- [TASK TO CARRY OUT]: Provide the data again exactly, including every line that follows.

- [EXTRACTED RECORDS]:
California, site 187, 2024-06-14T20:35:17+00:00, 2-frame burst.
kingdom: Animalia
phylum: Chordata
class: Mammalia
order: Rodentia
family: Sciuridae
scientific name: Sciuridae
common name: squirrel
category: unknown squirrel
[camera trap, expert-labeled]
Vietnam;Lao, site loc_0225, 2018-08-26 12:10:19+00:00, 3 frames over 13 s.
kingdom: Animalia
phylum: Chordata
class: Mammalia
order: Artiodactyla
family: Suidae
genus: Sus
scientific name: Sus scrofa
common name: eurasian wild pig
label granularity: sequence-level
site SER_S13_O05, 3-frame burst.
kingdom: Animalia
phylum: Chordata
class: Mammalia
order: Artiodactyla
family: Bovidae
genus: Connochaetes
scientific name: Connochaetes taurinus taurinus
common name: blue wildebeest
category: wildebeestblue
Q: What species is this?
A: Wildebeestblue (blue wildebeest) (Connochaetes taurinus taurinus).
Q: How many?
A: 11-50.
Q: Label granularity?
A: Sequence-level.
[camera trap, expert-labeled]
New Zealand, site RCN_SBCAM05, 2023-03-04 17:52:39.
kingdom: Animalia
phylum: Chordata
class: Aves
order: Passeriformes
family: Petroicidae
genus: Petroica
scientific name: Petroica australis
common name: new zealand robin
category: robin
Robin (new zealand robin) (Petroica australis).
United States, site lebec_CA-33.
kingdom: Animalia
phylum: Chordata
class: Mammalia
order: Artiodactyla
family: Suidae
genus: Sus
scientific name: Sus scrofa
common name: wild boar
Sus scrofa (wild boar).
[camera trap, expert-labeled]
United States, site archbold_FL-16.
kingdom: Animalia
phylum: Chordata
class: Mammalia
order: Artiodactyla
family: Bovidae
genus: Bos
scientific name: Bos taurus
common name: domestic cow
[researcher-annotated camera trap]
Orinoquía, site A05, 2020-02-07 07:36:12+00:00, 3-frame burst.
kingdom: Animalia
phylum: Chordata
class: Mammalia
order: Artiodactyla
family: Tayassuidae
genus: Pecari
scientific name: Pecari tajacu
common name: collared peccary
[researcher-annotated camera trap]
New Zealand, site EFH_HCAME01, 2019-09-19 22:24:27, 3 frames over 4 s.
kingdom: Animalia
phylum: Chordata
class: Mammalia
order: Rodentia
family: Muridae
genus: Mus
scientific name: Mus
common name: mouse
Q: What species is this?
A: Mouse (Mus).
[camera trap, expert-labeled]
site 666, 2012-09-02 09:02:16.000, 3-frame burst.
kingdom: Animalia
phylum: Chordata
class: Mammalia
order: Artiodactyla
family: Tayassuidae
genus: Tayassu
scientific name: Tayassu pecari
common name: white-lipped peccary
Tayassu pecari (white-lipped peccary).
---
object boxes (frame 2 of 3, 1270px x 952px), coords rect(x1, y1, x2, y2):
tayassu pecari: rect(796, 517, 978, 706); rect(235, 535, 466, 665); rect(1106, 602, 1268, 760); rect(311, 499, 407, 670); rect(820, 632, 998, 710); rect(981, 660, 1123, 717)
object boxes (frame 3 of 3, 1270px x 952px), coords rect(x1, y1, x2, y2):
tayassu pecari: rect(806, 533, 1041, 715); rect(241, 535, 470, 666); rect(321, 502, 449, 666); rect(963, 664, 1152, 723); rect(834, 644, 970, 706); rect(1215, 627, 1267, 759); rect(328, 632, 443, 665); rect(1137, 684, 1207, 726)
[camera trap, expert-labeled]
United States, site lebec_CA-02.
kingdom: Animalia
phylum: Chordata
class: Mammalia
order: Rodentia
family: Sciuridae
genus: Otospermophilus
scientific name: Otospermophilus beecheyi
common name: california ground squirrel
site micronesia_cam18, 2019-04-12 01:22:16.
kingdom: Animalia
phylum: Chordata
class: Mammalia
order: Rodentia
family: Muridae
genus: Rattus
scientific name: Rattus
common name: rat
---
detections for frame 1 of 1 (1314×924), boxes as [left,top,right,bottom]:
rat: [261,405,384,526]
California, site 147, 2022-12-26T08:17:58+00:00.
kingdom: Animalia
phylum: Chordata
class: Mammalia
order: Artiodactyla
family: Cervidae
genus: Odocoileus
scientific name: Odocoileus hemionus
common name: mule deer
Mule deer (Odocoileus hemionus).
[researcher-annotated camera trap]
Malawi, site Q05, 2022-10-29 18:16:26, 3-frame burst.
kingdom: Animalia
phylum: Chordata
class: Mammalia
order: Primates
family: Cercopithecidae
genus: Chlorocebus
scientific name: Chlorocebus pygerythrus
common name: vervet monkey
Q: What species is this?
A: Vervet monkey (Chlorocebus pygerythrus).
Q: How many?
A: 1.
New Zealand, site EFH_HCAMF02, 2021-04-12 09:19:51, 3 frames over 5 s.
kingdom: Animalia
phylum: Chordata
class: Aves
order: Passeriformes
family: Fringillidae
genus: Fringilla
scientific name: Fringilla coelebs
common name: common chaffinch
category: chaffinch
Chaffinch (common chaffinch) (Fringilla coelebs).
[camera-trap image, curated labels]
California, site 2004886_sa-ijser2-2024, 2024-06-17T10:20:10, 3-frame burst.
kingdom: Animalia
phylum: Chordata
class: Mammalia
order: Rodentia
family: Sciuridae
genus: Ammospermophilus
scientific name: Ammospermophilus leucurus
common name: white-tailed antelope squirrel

- [WRITTEN REPLY]:
California, site 187, 2024-06-14T20:35:17+00:00, 2-frame burst.
kingdom: Animalia
phylum: Chordata
class: Mammalia
order: Rodentia
family: Sciuridae
scientific name: Sciuridae
common name: squirrel
category: unknown squirrel
[camera trap, expert-labeled]
Vietnam;Lao, site loc_0225, 2018-08-26 12:10:19+00:00, 3 frames over 13 s.
kingdom: Animalia
phylum: Chordata
class: Mammalia
order: Artiodactyla
family: Suidae
genus: Sus
scientific name: Sus scrofa
common name: eurasian wild pig
label granularity: sequence-level
site SER_S13_O05, 3-frame burst.
kingdom: Animalia
phylum: Chordata
class: Mammalia
order: Artiodactyla
family: Bovidae
genus: Connochaetes
scientific name: Connochaetes taurinus taurinus
common name: blue wildebeest
category: wildebeestblue
Q: What species is this?
A: Wildebeestblue (blue wildebeest) (Connochaetes taurinus taurinus).
Q: How many?
A: 11-50.
Q: Label granularity?
A: Sequence-level.
[camera trap, expert-labeled]
New Zealand, site RCN_SBCAM05, 2023-03-04 17:52:39.
kingdom: Animalia
phylum: Chordata
class: Aves
order: Passeriformes
family: Petroicidae
genus: Petroica
scientific name: Petroica australis
common name: new zealand robin
category: robin
Robin (new zealand robin) (Petroica australis).
United States, site lebec_CA-33.
kingdom: Animalia
phylum: Chordata
class: Mammalia
order: Artiodactyla
family: Suidae
genus: Sus
scientific name: Sus scrofa
common name: wild boar
Sus scrofa (wild boar).
[camera trap, expert-labeled]
United States, site archbold_FL-16.
kingdom: Animalia
phylum: Chordata
class: Mammalia
order: Artiodactyla
family: Bovidae
genus: Bos
scientific name: Bos taurus
common name: domestic cow
[researcher-annotated camera trap]
Orinoquía, site A05, 2020-02-07 07:36:12+00:00, 3-frame burst.
kingdom: Animalia
phylum: Chordata
class: Mammalia
order: Artiodactyla
family: Tayassuidae
genus: Pecari
scientific name: Pecari tajacu
common name: collared peccary
[researcher-annotated camera trap]
New Zealand, site EFH_HCAME01, 2019-09-19 22:24:27, 3 frames over 4 s.
kingdom: Animalia
phylum: Chordata
class: Mammalia
order: Rodentia
family: Muridae
genus: Mus
scientific name: Mus
common name: mouse
Q: What species is this?
A: Mouse (Mus).
[camera trap, expert-labeled]
site 666, 2012-09-02 09:02:16.000, 3-frame burst.
kingdom: Animalia
phylum: Chordata
class: Mammalia
order: Artiodactyla
family: Tayassuidae
genus: Tayassu
scientific name: Tayassu pecari
common name: white-lipped peccary
Tayassu pecari (white-lipped peccary).
---
object boxes (frame 2 of 3, 1270px x 952px), coords rect(x1, y1, x2, y2):
tayassu pecari: rect(796, 517, 978, 706); rect(235, 535, 466, 665); rect(1106, 602, 1268, 760); rect(311, 499, 407, 670); rect(820, 632, 998, 710); rect(981, 660, 1123, 717)
object boxes (frame 3 of 3, 1270px x 952px), coords rect(x1, y1, x2, y2):
tayassu pecari: rect(806, 533, 1041, 715); rect(241, 535, 470, 666); rect(321, 502, 449, 666); rect(963, 664, 1152, 723); rect(834, 644, 970, 706); rect(1215, 627, 1267, 759); rect(328, 632, 443, 665); rect(1137, 684, 1207, 726)
[camera trap, expert-labeled]
United States, site lebec_CA-02.
kingdom: Animalia
phylum: Chordata
class: Mammalia
order: Rodentia
family: Sciuridae
genus: Otospermophilus
scientific name: Otospermophilus beecheyi
common name: california ground squirrel
site micronesia_cam18, 2019-04-12 01:22:16.
kingdom: Animalia
phylum: Chordata
class: Mammalia
order: Rodentia
family: Muridae
genus: Rattus
scientific name: Rattus
common name: rat
---
detections for frame 1 of 1 (1314×924), boxes as [left,top,right,bottom]:
rat: [261,405,384,526]
California, site 147, 2022-12-26T08:17:58+00:00.
kingdom: Animalia
phylum: Chordata
class: Mammalia
order: Artiodactyla
family: Cervidae
genus: Odocoileus
scientific name: Odocoileus hemionus
common name: mule deer
Mule deer (Odocoileus hemionus).
[researcher-annotated camera trap]
Malawi, site Q05, 2022-10-29 18:16:26, 3-frame burst.
kingdom: Animalia
phylum: Chordata
class: Mammalia
order: Primates
family: Cercopithecidae
genus: Chlorocebus
scientific name: Chlorocebus pygerythrus
common name: vervet monkey
Q: What species is this?
A: Vervet monkey (Chlorocebus pygerythrus).
Q: How many?
A: 1.
New Zealand, site EFH_HCAMF02, 2021-04-12 09:19:51, 3 frames over 5 s.
kingdom: Animalia
phylum: Chordata
class: Aves
order: Passeriformes
family: Fringillidae
genus: Fringilla
scientific name: Fringilla coelebs
common name: common chaffinch
category: chaffinch
Chaffinch (common chaffinch) (Fringilla coelebs).
[camera-trap image, curated labels]
California, site 2004886_sa-ijser2-2024, 2024-06-17T10:20:10, 3-frame burst.
kingdom: Animalia
phylum: Chordata
class: Mammalia
order: Rodentia
family: Sciuridae
genus: Ammospermophilus
scientific name: Ammospermophilus leucurus
common name: white-tailed antelope squirrel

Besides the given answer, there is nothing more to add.